Computational Complexity Review

• Algorithms are fundamental to Machine Learning, so we care about how the algorithms behave, and the way that the amount of resources grow with respect to input size.
• Use Computational / Algorithmic Complexity to express how an algorithm’s resource requirements scale with the problem size.
  • Use $x$ to denote problem size.
• Suppose $f(x)$ is the running time of the algorithm expressed as a function of the problem siaze.
  • Use $O(f(x))$ to denote the upper bound (worst case) running time of the algorithm
  • Use $\Omega(f(x))$ to denote the lower bound (best case) running time of the algorithm
  • Use $\Theta(f(x))$ to denote the tight bound running time of the algorithm.

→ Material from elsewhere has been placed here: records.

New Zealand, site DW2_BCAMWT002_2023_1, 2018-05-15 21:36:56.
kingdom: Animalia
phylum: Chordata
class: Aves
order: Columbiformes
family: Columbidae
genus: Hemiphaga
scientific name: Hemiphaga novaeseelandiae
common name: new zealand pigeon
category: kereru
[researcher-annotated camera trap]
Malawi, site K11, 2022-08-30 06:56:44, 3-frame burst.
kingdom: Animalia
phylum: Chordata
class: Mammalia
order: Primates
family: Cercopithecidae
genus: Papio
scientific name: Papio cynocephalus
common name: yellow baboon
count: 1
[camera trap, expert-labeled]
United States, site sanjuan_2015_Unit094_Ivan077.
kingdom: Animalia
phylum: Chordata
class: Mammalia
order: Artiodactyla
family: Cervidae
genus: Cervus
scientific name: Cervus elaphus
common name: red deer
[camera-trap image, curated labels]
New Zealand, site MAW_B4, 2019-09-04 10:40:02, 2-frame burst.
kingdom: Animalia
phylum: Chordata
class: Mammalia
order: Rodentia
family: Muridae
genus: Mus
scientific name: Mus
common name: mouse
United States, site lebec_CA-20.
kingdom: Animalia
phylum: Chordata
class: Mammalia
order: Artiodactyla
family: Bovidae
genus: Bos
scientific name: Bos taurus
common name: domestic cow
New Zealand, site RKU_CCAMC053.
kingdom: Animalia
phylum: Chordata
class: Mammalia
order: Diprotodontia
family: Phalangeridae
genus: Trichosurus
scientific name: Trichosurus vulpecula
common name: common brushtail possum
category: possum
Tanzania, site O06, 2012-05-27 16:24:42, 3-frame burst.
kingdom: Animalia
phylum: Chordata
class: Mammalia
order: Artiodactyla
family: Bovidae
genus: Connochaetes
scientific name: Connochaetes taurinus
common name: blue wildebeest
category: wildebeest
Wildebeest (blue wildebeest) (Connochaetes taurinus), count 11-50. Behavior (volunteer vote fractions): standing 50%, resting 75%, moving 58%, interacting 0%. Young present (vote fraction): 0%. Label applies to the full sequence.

    • $\Theta(f(x))$ exists iff $O(f(x))==\Omega(f(x))$.
• These bounds are asymptotic (describes the time complexity behaviour as $x\rightarrow\infty$).
  • Remove constants and lower order terms, only care about the dominant component of the bound.
• Expressions that grow slowly are preferred
  • E.g. Polynomial or smaller
  • Worse than polynomial $\rightarrow$ intractable $\rightarrow$ class of NP-Hard problems
• Algorithms with all kinds of complexities are used in ML
• Asymptotic bounds are useful but often don’t give us the full picture in practice, especially when it comes to the speed of algorithms with smaller input sizes.